-------- EXTRACT PROVIDED --------

The 2024 election has been a bit weird for President Joe Biden and his fellow Democrats. According to most polls, the president’s support among traditionally Democratic constituencies has slipped severely. Significant numbers of Black voters, Latino voters and young voters — who turned out strongly for Biden during his 2020 victory — seem to be prepared to sit out the election, or even cross over to vote for Donald Trump.
Will LGBTQ Americans, another bedrock Democratic constituency, join that movement?
The limited polling we have puts Biden well ahead among LGBTQ voters. But to win in November, Biden doesn’t just need to beat Trump among LGBTQ voters. He needs to win by the kind of majorities he posted in 2020.
And on that front, the two recent polls we have tell an unclear story.
Exit polling in 2020 had Biden beating Trump among LGBTQ voters by 64 percent to 27 percent — a 37-point advantage. One poll, released in March by the LGTBQ visibility group GLAAD, put Biden’s 2024 election support roughly on par with where it was in 2020 exit polling. But another, from the nonpartisan Independent Center think tank, showed his margin over Trump slipping down to a 29-point edge.
(There’s a caveat here: Ideally, we’d have more polls of LGBTQ voters to draw from. Additionally, LGBTQ voters are not a monolith, and anecdotes suggest real cleavages within the community. But polling down to the subgroup level gets difficult, as small sample sizes yield unreliable results. So we’re working with what we have.)
So which is it? Is Biden hemorrhaging support among LGBTQ voters? Or is his support holding steady?
After discussions with experts and deep dives into the polling, a more nuanced depiction of LGBTQ voters comes together.
On the one hand, LGBTQ voters are becoming more numerous, as greater shares of the American public than ever before feel comfortable coming out and identifying as something other than heterosexual. As this identity becomes more mainstream, it’s possible that the perspectives of its members will as well, with their views coming to resemble those of the public as a whole. Specifically and in the current context, that would mean an increased focus on the economy, and a de-emphasis on issues of identity.
But in the case of LGBTQ voters, broader public acceptance has not been matched by more supportive treatment from elected officials. In recent years, the Republican Party has leaned hard into transphobia and against LGBTQ visibility in public life — a force that may push more members of the community away from the GOP and back toward Democrats.
The picture that emerges is a voting group shifting its priorities and diversifying its viewpoints as it grows, but despite that communal metamorphosis, the community may remain tightly loyal to Democrats in 2024 — thanks to a Republican Party that is moving away from LGBTQ voters faster than they’re approaching it.

--------

REQUIRED ACTIONS
**A)** In the article on LGBTQ voters above, shorten the paragraph beginning "Exit polling in 2020" into a bulleted list that keeps its main figures and sources.
**B)** Using the article on LGBTQ voters, answer each question in a line, marked (i), (ii), (iii):
(i) Which group released the poll in March?
(ii) How large was Biden's edge over Trump in the Independent Center poll?
(iii) What has the Republican Party leaned hard into in recent years?
**C)** Can you pick up the article on LGBTQ voters after its final sentence and write the paragraph that would come next?

-------- SOURCE MATERIAL --------

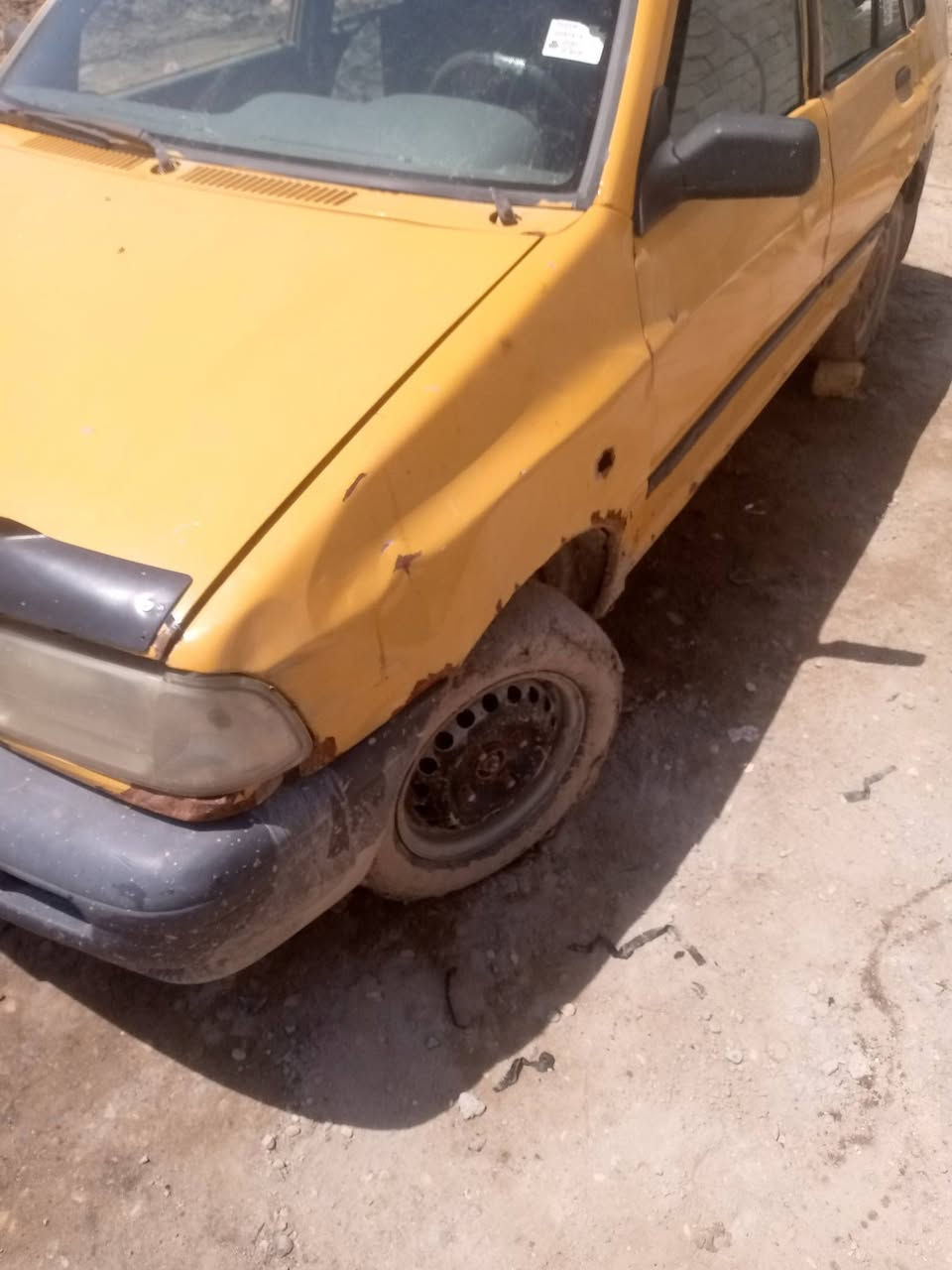 سلام عليكم سياره سايبه للبيع موديل 12 سياره جاهزه بس كاطعه نار ما تشتغل سعرها 8 بيها  مجال للشري مكاني ناصريه سبل شراي ينتصل ***********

--------

RESULTS IN ORDER
**A)**
- 2020 exit polls: Biden led Trump among LGBTQ voters 64% to 27%, a 37-point advantage.
- GLAAD poll (March): Biden's 2024 support roughly matched his 2020 exit-poll level.
- Independent Center poll: Biden's lead over Trump fell to 29 points.

**B)**
(i) GLAAD, an LGBTQ visibility group.
(ii) 29 points.
(iii) Transphobia and opposition to LGBTQ visibility in public life.

**C)**
Why LGBTQ voters have traditionally picked Dems over the GOP
Though a small segment of the electorate (they made up about 7 percent of the 2020 electorate), LGBTQ voters have proven to be an influential part of the Democratic coalition. They have tended to be a higher-propensity voting group — likelier than the average voter to turn out.
“It’s kind of remarkable that LGBT voters are actually as cohesive as they are,” Andrew Flores, an assistant professor of government at American University, told me. “How does one’s experience maybe growing up in a very wealthy household, maybe a southern conservative environment, gel with someone who maybe grew up working-class, Latino, and in an urban center?”
Flores and other scholars of LGBTQ identity use two complementary theories to describe and explain how LGBTQ voters came to behave as a voting bloc:
- A sense of linked fate between and among LGBTQ people and
- Encounters with “conversion experiences” that expose LGBTQ people to discrimination and adversity.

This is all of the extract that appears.